→ **Tasks to carry out**
[a] Do these statements agree with the card-odds text? Answer yes or no for each, quoting the deciding words of the text exactly.
(i) The walk around the equator goes at one step every billion years.
(ii) A sheet of paper is added to the stack each time you circle the globe.
(iii) Repeating the whole paper stack one thousand more times finishes the count.
[b] Retype the card-odds text exactly, everything from "Just to illustrate" down to "is 40,075,017 metres).".

→ **Text provided**

Just to illustrate the point further, consider some very, very long odds. The number of possible ways to order a pack of 52 cards is called “52!”' (“52 factorial”), which means multiplying 52 by 51 by 50 etc all the way down to 1. The number you get at the end is 8×10^67 (8 with 67 '0's after it). This is an astonishingly large number, so the chances of dealing at random any particular sequence of 52 cards are also astonishingly small.

To give you some idea of how small, consider this:

Start by picking your favourite spot on the equator. You're going to walk around the world along the equator, but take a very leisurely pace of one step every billion years. (The equatorial circumference of the Earth is 40,075,017 metres).

Make sure to pack a deck of playing cards, so you can get in a few trillion hands of solitaire between steps. After you complete your round the world trip, remove one drop of water from the Pacific Ocean. Now do the same thing again: walk around the world at one billion years per step, removing one drop of water from the Pacific Ocean each time you circle the globe. (The Pacific Ocean contains 707.6 million cubic kilometres of water.)

Continue until the ocean is empty. When it is, take one sheet of paper and place it flat on the ground. Now, fill the ocean back up and start the entire process all over again, adding a sheet of paper to the stack each time you’ve emptied the ocean.

Do this until the stack of paper reaches from the Earth to the Sun. Take a glance at the timer, you will see that the three left-most digits haven’t even changed. You still have 8.063e67 more seconds to go. (1 Astronomical Unit, the distance from the Earth to the Sun, is defined as 149,597,870.691 kilometres.) So, take the stack of papers down and do it all over again. One thousand times more. Unfortunately, that still won’t do it. There are still more than 5.385e67 seconds remaining. You’re just about a third of the way done.

→ **Entries shown**
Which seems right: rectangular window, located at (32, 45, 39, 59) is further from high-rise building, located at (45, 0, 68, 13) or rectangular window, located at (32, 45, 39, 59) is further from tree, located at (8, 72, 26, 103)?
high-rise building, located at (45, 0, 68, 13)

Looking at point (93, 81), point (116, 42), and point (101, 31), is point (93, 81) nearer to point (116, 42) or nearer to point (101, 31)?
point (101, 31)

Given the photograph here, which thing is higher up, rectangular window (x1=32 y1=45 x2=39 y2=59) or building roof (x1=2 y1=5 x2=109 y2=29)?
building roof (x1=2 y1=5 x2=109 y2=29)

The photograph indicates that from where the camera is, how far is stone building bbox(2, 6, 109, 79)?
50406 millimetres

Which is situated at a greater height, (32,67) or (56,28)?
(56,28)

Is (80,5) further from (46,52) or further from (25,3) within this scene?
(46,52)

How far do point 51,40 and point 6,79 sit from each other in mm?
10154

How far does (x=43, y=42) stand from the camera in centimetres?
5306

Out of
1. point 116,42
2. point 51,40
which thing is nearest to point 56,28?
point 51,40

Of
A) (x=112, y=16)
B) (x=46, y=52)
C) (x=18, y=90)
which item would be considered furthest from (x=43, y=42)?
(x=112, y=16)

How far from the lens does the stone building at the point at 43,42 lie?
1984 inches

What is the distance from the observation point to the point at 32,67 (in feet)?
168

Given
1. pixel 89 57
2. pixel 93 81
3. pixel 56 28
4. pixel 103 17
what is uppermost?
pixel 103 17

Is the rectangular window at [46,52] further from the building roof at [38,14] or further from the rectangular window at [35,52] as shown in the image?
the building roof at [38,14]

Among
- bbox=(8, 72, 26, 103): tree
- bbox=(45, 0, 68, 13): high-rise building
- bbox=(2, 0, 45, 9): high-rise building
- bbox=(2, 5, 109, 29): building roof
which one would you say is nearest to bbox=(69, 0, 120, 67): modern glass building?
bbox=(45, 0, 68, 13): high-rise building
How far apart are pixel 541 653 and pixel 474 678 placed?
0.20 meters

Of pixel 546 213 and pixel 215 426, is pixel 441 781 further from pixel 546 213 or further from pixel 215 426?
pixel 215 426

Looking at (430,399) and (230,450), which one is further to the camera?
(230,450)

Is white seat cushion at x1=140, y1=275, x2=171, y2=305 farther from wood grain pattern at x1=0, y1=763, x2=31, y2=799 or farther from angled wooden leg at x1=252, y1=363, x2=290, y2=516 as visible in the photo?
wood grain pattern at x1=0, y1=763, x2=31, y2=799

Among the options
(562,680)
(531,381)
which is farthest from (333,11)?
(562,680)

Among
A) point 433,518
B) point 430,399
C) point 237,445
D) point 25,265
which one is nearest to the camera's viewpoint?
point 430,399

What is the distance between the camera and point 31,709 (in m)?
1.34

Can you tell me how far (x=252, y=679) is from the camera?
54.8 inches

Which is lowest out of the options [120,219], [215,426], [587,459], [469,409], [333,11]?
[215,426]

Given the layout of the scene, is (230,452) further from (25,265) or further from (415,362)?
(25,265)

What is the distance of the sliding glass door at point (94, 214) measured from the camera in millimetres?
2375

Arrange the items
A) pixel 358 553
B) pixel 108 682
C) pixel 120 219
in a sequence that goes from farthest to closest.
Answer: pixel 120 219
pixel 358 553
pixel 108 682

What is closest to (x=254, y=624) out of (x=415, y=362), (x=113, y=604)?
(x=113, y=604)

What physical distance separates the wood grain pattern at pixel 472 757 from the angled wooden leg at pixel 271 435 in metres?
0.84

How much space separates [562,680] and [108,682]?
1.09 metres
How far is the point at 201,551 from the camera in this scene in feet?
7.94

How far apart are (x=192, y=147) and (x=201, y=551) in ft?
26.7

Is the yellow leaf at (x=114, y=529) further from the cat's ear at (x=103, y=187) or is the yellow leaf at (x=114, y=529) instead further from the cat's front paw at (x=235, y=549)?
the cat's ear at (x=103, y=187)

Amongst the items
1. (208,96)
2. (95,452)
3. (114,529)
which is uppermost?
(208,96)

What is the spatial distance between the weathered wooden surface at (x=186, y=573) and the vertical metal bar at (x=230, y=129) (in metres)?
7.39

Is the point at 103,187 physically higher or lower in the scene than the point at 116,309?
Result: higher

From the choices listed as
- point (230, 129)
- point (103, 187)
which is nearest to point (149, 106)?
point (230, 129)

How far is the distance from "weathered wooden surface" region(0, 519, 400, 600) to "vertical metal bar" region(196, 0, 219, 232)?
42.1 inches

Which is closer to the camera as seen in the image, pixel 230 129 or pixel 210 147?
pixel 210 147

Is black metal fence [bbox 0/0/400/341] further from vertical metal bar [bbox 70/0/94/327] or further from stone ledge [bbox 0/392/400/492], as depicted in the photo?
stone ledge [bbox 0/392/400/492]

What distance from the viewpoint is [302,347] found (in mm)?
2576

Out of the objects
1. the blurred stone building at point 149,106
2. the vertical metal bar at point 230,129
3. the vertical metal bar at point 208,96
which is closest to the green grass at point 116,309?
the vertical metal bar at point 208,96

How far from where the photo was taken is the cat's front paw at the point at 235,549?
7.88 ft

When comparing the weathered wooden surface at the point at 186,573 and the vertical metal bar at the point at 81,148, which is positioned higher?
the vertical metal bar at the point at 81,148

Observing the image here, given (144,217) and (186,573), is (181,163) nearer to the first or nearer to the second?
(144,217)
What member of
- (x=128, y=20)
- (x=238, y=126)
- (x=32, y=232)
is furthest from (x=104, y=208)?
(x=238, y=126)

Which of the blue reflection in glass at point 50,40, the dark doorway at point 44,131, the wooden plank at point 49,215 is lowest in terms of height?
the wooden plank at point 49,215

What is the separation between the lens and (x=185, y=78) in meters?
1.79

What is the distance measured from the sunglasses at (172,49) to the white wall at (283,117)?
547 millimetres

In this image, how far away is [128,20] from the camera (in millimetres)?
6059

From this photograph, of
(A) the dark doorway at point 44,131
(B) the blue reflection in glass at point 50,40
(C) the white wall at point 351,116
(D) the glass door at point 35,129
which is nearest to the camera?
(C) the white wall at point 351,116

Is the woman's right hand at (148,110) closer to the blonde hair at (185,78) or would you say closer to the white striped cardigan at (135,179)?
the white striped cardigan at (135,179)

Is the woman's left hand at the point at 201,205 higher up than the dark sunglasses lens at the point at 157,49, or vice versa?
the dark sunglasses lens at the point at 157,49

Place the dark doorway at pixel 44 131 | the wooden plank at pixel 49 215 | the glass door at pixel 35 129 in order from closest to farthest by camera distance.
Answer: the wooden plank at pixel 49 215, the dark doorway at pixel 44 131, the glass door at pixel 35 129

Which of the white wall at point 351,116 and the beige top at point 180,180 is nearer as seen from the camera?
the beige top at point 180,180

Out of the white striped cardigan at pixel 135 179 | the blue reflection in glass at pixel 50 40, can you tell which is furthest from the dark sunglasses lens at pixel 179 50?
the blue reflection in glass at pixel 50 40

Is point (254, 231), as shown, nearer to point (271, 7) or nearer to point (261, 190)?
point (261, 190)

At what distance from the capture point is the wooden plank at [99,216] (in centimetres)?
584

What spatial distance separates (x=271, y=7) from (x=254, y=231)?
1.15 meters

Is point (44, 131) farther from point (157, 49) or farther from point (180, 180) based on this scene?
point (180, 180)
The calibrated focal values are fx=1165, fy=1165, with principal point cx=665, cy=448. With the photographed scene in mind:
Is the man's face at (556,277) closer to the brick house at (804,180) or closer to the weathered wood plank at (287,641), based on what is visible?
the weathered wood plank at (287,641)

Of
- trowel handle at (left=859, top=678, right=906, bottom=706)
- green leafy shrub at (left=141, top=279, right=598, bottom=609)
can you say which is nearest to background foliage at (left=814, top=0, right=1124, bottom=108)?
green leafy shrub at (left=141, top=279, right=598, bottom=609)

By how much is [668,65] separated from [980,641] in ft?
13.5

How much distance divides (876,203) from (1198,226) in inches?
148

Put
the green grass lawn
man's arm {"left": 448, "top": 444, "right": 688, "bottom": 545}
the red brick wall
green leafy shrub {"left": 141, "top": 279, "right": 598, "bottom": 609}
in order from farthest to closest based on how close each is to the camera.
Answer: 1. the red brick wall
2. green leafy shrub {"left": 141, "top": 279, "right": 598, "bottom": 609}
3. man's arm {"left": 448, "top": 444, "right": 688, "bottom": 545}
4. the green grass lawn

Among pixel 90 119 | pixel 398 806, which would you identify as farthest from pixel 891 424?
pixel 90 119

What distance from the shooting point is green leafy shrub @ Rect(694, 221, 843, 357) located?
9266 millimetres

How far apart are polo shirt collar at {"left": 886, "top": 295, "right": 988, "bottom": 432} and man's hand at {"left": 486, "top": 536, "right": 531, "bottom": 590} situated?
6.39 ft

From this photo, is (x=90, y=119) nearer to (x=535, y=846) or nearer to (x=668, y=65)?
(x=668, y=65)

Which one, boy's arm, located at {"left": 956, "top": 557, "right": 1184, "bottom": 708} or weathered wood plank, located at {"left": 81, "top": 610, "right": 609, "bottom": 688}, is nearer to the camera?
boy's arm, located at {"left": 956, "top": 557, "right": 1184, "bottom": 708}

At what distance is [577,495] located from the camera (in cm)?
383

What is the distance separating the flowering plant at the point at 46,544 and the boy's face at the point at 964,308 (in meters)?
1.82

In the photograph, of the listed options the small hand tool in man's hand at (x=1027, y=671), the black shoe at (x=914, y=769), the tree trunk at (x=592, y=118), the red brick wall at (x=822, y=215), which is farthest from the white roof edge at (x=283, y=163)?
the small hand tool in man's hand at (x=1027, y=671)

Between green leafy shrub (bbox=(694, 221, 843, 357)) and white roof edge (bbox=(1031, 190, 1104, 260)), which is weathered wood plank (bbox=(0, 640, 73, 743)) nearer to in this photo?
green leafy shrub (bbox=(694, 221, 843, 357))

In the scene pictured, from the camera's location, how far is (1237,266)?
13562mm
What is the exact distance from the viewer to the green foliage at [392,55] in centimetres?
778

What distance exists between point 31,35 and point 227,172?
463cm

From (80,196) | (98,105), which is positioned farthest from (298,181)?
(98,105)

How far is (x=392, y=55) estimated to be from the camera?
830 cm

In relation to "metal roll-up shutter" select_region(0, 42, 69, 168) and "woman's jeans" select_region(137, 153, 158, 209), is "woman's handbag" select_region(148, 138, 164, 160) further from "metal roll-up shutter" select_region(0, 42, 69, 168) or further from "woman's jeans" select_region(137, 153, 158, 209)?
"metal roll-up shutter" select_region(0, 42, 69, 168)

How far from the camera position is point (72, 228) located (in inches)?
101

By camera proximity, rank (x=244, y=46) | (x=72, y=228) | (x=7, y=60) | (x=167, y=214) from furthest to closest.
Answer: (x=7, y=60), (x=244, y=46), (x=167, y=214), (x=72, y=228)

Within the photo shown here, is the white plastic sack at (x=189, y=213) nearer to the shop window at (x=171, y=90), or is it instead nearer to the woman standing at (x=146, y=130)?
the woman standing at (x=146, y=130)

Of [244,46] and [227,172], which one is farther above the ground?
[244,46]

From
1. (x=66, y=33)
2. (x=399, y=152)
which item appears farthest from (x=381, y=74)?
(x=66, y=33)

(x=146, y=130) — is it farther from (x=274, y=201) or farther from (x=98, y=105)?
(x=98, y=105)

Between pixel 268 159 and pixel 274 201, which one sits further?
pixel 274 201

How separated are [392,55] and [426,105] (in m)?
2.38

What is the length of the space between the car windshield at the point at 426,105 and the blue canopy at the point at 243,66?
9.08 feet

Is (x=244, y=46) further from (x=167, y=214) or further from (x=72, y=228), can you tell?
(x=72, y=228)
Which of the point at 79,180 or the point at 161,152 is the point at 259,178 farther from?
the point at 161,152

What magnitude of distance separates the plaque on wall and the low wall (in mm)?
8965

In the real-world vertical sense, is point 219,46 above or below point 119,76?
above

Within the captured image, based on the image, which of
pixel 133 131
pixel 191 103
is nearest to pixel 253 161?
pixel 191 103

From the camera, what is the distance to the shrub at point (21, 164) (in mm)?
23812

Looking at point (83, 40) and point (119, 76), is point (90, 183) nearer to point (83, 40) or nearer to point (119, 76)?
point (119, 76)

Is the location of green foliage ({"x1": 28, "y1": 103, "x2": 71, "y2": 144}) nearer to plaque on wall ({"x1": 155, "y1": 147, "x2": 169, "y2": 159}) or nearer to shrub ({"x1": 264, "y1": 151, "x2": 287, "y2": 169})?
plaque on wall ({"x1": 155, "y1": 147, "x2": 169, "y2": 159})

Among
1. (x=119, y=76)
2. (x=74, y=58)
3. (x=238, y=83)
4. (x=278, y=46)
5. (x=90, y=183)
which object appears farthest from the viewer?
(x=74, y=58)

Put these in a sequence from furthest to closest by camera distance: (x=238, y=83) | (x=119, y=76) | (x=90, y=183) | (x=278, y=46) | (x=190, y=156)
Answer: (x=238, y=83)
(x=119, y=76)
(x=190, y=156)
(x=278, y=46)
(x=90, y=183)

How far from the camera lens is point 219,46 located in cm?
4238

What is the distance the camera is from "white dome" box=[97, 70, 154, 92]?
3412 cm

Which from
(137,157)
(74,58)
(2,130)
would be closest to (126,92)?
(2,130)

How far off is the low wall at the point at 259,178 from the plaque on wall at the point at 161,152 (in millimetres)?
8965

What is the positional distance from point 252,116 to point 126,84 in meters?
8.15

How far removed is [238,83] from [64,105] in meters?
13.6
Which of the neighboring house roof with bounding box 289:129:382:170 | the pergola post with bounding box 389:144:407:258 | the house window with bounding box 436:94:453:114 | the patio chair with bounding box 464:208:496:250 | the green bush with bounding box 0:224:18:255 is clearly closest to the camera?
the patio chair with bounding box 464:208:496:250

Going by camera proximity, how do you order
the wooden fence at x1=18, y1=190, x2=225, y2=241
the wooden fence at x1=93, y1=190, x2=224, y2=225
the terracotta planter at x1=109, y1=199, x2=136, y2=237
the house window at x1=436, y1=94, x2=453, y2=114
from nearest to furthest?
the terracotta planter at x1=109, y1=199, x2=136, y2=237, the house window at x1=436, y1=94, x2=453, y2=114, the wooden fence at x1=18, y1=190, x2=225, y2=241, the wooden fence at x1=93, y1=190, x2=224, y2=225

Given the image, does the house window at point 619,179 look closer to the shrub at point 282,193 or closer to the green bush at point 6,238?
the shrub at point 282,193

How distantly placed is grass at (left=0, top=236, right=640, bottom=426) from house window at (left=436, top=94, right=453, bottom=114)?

→ **Solved problems**
[a]
(i) Yes: "take a very leisurely pace of one step every billion years"
(ii) No: "adding a sheet of paper to the stack each time you’ve emptied the ocean"
(iii) No: "Unfortunately, that still won’t do it."

[b]
Just to illustrate the point further, consider some very, very long odds. The number of possible ways to order a pack of 52 cards is called “52!”' (“52 factorial”), which means multiplying 52 by 51 by 50 etc all the way down to 1. The number you get at the end is 8×10^67 (8 with 67 '0's after it). This is an astonishingly large number, so the chances of dealing at random any particular sequence of 52 cards are also astonishingly small.

To give you some idea of how small, consider this:

Start by picking your favourite spot on the equator. You're going to walk around the world along the equator, but take a very leisurely pace of one step every billion years. (The equatorial circumference of the Earth is 40,075,017 metres).